▸ Work to be completed
Copy out every one of the records below word for word, and leave the pictures out of your copy.
------
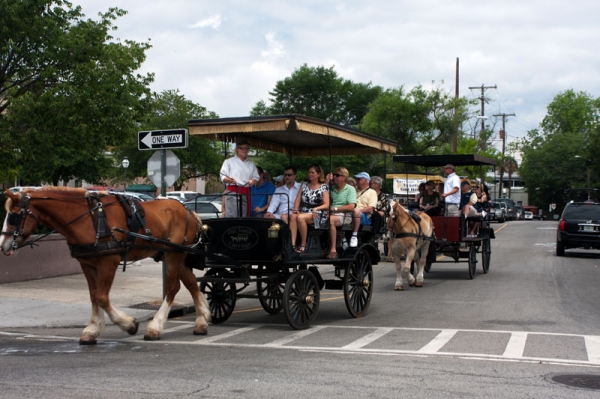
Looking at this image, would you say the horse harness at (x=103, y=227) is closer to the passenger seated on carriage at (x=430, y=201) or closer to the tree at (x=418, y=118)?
the passenger seated on carriage at (x=430, y=201)

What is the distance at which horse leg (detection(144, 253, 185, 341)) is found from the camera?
9.73 metres

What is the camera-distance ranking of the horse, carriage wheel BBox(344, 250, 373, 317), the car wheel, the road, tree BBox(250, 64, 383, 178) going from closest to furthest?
1. the road
2. carriage wheel BBox(344, 250, 373, 317)
3. the horse
4. the car wheel
5. tree BBox(250, 64, 383, 178)

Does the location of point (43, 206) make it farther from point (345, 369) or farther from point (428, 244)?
point (428, 244)

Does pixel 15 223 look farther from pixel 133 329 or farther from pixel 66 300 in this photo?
pixel 66 300

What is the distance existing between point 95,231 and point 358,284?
4662mm

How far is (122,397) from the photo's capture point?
6.43m

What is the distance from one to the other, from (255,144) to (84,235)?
3981 millimetres

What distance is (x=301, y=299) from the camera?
10.7 meters

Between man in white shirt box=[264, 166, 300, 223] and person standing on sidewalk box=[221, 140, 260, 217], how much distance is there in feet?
1.28

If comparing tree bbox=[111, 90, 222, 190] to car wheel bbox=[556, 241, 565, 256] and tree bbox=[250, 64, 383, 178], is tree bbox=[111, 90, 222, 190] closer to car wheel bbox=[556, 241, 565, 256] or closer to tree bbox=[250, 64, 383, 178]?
tree bbox=[250, 64, 383, 178]

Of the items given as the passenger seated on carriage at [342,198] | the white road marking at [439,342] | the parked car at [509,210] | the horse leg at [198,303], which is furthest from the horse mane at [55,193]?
the parked car at [509,210]

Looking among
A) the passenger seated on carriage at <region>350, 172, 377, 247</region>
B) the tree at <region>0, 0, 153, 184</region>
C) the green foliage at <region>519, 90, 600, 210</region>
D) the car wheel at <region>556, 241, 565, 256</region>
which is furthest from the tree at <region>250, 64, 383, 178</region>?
the passenger seated on carriage at <region>350, 172, 377, 247</region>

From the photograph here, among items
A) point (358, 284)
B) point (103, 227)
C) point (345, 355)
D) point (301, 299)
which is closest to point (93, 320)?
point (103, 227)

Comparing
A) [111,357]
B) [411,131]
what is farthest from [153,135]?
[411,131]
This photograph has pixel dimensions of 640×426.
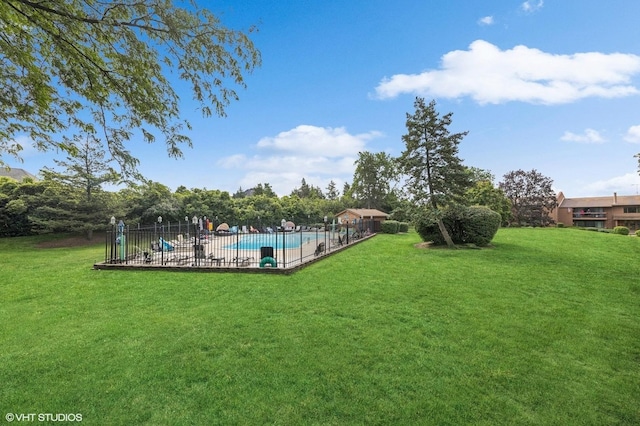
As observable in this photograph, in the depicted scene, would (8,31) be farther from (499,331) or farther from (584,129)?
(584,129)

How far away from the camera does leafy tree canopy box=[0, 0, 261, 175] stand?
308 cm

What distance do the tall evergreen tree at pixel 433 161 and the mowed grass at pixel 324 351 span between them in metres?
7.63

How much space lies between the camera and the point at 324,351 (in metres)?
4.11

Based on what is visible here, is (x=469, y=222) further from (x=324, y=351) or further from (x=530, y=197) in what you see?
(x=530, y=197)

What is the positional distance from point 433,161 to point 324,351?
13.5 metres

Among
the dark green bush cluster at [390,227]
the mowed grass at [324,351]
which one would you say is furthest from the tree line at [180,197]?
the dark green bush cluster at [390,227]

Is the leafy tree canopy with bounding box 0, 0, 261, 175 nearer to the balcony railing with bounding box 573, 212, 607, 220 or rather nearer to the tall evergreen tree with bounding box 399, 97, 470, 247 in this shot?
the tall evergreen tree with bounding box 399, 97, 470, 247

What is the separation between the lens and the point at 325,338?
4.52 meters

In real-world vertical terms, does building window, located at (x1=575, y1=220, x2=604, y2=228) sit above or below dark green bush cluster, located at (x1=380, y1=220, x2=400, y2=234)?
below

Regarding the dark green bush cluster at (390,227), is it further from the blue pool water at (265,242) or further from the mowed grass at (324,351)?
the mowed grass at (324,351)

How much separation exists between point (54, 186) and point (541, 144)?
------
▸ The reply
Looking at this image, would you say the horse harness at (x=103, y=227) is closer to the passenger seated on carriage at (x=430, y=201) or closer to the tree at (x=418, y=118)?
the passenger seated on carriage at (x=430, y=201)

What is the distance at which horse leg (detection(144, 253, 185, 341)) is found from the camera?
9.73 metres

What is the camera-distance ranking of the horse, carriage wheel BBox(344, 250, 373, 317), the car wheel, the road, tree BBox(250, 64, 383, 178) going from closest to furthest?
1. the road
2. carriage wheel BBox(344, 250, 373, 317)
3. the horse
4. the car wheel
5. tree BBox(250, 64, 383, 178)

Does the location of point (43, 206) make it farther from point (345, 369) or farther from point (428, 244)?
point (428, 244)

Does pixel 15 223 look farther from pixel 133 329 or farther from pixel 66 300 in this photo?
pixel 66 300

What is the distance existing between point 95,231 and point 358,284?
4662mm

How far is (122,397) from the photo's capture point?
6.43m

What is the distance from one to the other, from (255,144) to (84,235)?
3981 millimetres

What distance is (x=301, y=299) from the camera?
10.7 meters

Between man in white shirt box=[264, 166, 300, 223] and person standing on sidewalk box=[221, 140, 260, 217], how much distance is there in feet?
1.28

If comparing tree bbox=[111, 90, 222, 190] to car wheel bbox=[556, 241, 565, 256] and tree bbox=[250, 64, 383, 178], is tree bbox=[111, 90, 222, 190] closer to car wheel bbox=[556, 241, 565, 256] or closer to tree bbox=[250, 64, 383, 178]?
tree bbox=[250, 64, 383, 178]

Of the items given as the passenger seated on carriage at [342,198] | the white road marking at [439,342] | the parked car at [509,210] | the horse leg at [198,303], which is furthest from the horse mane at [55,193]?
the parked car at [509,210]

Looking among
A) the passenger seated on carriage at <region>350, 172, 377, 247</region>
B) the tree at <region>0, 0, 153, 184</region>
C) the green foliage at <region>519, 90, 600, 210</region>
D) the car wheel at <region>556, 241, 565, 256</region>
which is furthest from the tree at <region>250, 64, 383, 178</region>?
the passenger seated on carriage at <region>350, 172, 377, 247</region>

From the photograph here, among items
A) point (358, 284)
B) point (103, 227)
C) point (345, 355)
D) point (301, 299)
which is closest to point (93, 320)?
point (103, 227)

Comparing
A) [111,357]
B) [411,131]
what is farthest from [153,135]?
[411,131]
This photograph has pixel dimensions of 640×426.
As observable in this photograph, in the depicted scene, would (8,31) be farther from (499,331) or farther from (584,129)?
(584,129)

How far away from the camera does leafy tree canopy box=[0, 0, 261, 175] stand?
308 cm

What distance do the tall evergreen tree at pixel 433 161 and the mowed grass at pixel 324 351 span between them in metres?
7.63

How much space lies between the camera and the point at 324,351 (in metres)?
4.11

Based on what is visible here, is (x=469, y=222) further from (x=324, y=351) or further from (x=530, y=197) in what you see?
(x=530, y=197)

What is the positional distance from point 433,161 to point 324,351?
13.5 metres

Among
the dark green bush cluster at [390,227]
the mowed grass at [324,351]
which one would you say is furthest from the tree line at [180,197]?
the dark green bush cluster at [390,227]

Is the leafy tree canopy with bounding box 0, 0, 261, 175 nearer to the balcony railing with bounding box 573, 212, 607, 220 or rather nearer to the tall evergreen tree with bounding box 399, 97, 470, 247 in this shot?
the tall evergreen tree with bounding box 399, 97, 470, 247

What is the separation between the lens and the point at 325,338?
4.52 meters

In real-world vertical terms, does building window, located at (x1=575, y1=220, x2=604, y2=228) sit above or below dark green bush cluster, located at (x1=380, y1=220, x2=400, y2=234)?
below

Regarding the dark green bush cluster at (390,227), is it further from the blue pool water at (265,242) or further from the mowed grass at (324,351)?
the mowed grass at (324,351)

How much separation exists between point (54, 186) and point (541, 144)?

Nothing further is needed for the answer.